Regex - How to keep only some parts of huge text
-
Hello,
I’m have got a huge amount of text and I’m trying to keep just a few parts of each line.
I tried to use [^(?=<![A-Za-z0-9 ?,?:?/?<?>?])]
To only keep all text between <! and > but without succes. Problem is that It is ignoring all letters, etc everywhere.
Here is the problem. Image I need to keep only the yellow text on all lines.Do you guys know how to make that?
-
Hello, @tonda-ptáčník,
Personally, in your picture I think that you’re speaking of the part of text, in a kind of color orange,
<![CDATA[...........]]>
, isn’t it ?If so :
-
Open the Replace dialog
-
Type in
^.*(<!\[CDATA\[.*\]>)
in the Find what: zone -
Type in
\1
in the Replace with: zone -
Tick the
Wrap around
option -
Select the
Regular expression
search mode -
Click on the
Replace All
button
Best Regards,
guy038
-
-
@guy038 Thank you very much it helped me a lot.

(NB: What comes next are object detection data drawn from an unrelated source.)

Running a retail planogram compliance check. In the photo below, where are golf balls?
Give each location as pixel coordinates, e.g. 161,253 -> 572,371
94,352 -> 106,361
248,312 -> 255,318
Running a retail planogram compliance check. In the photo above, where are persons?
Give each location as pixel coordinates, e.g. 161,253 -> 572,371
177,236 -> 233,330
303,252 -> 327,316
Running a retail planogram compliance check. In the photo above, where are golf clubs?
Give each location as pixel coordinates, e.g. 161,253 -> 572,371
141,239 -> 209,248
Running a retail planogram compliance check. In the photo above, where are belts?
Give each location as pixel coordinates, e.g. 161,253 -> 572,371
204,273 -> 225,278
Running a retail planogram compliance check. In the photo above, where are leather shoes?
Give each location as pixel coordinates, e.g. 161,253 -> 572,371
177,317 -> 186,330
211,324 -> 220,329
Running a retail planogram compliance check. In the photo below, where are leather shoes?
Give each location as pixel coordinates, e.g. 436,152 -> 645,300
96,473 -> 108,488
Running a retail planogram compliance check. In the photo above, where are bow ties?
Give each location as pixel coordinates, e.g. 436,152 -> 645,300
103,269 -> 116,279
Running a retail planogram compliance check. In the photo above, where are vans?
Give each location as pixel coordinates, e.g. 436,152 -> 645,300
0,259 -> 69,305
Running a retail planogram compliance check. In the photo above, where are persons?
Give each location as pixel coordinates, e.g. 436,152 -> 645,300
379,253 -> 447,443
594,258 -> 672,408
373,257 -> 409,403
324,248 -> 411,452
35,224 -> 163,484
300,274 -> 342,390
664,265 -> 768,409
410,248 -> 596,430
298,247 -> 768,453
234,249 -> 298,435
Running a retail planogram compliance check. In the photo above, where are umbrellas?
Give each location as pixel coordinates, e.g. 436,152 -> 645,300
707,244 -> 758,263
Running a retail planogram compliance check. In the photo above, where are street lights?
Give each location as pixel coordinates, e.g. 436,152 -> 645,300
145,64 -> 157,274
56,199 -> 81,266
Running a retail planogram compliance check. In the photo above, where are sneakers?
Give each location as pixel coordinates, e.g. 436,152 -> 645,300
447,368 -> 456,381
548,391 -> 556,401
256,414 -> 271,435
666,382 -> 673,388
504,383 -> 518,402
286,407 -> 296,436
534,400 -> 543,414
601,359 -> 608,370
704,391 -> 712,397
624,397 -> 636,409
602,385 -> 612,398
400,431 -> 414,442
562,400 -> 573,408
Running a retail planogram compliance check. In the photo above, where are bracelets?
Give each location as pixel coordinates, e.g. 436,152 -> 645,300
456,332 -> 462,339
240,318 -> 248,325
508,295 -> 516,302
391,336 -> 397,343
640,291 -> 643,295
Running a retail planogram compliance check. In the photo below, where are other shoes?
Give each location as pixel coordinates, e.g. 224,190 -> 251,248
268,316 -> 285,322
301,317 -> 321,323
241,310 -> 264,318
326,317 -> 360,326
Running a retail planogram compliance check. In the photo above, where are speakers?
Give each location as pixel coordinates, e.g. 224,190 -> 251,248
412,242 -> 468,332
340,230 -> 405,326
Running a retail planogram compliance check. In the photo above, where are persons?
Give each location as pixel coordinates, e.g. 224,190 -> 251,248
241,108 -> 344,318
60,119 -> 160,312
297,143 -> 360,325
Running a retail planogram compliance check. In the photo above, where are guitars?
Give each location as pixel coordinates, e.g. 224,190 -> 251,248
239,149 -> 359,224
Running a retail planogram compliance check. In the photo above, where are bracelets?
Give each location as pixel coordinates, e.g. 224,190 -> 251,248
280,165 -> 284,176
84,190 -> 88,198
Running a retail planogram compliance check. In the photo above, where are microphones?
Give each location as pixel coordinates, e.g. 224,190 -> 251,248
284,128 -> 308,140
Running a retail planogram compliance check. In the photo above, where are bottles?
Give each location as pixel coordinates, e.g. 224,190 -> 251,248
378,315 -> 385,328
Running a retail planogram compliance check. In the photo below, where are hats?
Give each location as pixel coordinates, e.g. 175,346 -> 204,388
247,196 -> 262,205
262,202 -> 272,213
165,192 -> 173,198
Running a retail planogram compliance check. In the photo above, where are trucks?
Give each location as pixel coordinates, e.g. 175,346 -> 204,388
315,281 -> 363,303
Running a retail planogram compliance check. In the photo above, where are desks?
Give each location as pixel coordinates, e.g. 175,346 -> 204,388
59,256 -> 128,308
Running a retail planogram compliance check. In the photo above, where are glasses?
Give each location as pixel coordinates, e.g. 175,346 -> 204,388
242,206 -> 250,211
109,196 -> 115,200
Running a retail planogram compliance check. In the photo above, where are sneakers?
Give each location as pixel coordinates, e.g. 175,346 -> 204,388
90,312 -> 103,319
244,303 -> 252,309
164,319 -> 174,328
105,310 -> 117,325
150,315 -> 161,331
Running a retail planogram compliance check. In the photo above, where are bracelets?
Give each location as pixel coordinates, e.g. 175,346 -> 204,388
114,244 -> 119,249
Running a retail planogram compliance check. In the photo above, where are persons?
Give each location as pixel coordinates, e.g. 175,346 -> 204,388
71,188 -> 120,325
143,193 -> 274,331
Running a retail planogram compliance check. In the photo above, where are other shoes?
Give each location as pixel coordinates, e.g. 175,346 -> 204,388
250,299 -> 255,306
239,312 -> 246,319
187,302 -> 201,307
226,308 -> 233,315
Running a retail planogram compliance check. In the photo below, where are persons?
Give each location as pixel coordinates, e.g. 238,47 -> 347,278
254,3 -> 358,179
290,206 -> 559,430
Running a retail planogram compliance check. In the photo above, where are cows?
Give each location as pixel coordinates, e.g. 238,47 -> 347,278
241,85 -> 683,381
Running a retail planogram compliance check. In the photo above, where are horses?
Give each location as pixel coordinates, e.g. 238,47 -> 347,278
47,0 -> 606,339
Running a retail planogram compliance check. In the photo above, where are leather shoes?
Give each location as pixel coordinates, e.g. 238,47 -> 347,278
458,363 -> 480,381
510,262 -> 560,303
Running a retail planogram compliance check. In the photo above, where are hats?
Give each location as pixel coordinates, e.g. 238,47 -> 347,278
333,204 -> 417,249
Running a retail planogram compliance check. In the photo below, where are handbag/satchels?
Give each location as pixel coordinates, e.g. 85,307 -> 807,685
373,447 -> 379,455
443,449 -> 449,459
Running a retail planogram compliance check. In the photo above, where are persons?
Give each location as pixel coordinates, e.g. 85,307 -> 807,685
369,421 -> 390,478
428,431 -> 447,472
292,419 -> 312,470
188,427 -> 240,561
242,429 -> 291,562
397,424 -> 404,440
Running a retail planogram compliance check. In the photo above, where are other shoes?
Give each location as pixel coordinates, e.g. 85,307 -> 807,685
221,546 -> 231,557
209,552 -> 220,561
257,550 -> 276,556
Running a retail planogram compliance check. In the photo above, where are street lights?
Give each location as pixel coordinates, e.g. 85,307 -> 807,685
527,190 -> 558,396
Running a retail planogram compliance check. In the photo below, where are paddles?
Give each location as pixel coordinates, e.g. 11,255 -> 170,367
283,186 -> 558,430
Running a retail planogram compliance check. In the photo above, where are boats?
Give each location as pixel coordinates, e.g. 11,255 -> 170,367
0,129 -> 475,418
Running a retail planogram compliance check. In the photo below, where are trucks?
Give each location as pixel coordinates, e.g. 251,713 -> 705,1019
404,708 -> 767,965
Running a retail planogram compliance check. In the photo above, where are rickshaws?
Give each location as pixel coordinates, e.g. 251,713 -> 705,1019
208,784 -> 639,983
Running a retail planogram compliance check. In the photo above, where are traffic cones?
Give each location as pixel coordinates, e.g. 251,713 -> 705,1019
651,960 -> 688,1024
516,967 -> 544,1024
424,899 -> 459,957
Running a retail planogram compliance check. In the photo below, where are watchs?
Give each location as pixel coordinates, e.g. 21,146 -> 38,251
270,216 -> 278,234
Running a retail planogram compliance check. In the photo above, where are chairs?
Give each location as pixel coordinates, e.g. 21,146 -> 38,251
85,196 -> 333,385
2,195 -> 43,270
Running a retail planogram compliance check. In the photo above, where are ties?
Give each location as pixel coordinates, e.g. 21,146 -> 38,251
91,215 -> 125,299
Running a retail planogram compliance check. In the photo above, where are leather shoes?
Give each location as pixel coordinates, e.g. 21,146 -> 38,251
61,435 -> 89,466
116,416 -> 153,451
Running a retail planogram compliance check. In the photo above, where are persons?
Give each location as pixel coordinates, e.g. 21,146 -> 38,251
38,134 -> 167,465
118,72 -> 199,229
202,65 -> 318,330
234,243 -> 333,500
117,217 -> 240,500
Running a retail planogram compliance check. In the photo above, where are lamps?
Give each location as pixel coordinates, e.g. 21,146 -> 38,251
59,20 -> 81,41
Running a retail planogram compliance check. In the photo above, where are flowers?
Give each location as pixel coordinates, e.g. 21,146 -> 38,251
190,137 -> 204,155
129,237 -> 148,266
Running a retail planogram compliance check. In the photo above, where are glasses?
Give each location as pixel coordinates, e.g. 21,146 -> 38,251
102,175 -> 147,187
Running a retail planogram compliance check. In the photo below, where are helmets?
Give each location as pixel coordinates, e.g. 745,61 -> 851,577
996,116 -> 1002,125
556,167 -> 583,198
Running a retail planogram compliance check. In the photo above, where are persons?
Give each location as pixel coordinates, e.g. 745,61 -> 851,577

But now I have got another problem. Do you know how to replace a huge amount of text which will be different for each line?
Like here is what I need:
I need to edit this Image to look like this Image2 (I copy pasted this by hand, problem is that the file has over 6000 lines) Problem is that I have only a text for each line only with the translated sentences. So the file from which I wanna copy look like this: Image3 -
Suggestion: Why don’t you post text here instead of images?
If someone is willing to help, having some text to experiment with is something that might make them dive in and actually help. Nobody is going to retype text into Notepad++ after looking at some images with text.
The best way to post text here is to indent it with 4 spaces in Notepad++, then copy and paste here. Don’t make the amount of text too large or it won’t let you post it.
-
Hi, @tonda-ptáčník,
I understood what you want but I need some additional information :
Are the lines, which are to be processed, only of these two forms, below ?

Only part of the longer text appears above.